Hot new couple alert indeed…

Dark days for the Mother Memes

Now, we’re not going to kick more dirt in the eyes of the truly diamond-handed apes who are still HODLing the big memes, because that’s not cool and also they don’t deserve it as we are entering 2022 open to the notion that value investing is a noema/noesis thought experiment more applicable to Wittgenstein than Buffett.
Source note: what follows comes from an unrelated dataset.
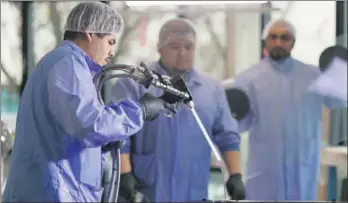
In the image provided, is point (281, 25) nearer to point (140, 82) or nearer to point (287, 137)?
point (287, 137)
That said, here’s a chart of both stocks in 2022:

FactSet

That’s not great.

By no means does this chart mean that neither stock is bouncing back, but AMC is now under $20 for two consecutive days for the first time since May 2021’s short squeeze, and GameStop is holding onto the $100 level.

For the latter, Tuesday’s blockbuster announcement that Microsoft MSFT, +0.22% would buy Activision Blizzard ATVI, -0.19% for $68.7 billion is possibly really bad news.

According to a note from Jeffries’ analyst Stephanie Wissink, the merger could pose a “walled garden risk” for GameStop if Microsoft elects to do things like make Activision’s blockbuster games available only on the tech giant’s Xbox gaming system, which would impact GameStop’s bottom line.

What it does mean is that this is either the biggest buyable dip these stocks have seen since meme stocks became a thing, or it’s time to take what’s still on the table and rotate out into other corners of the market that are fertile for a second guerilla action.

SoFi is one example, but it’s pretty high-profile by meme-stock standards, meaning the “hedgies” might see them coming.

Regardless, the next few weeks are shaping up to be big ones for the Mother Memes as we careen towards the one-year anniversary of the big short squeeze.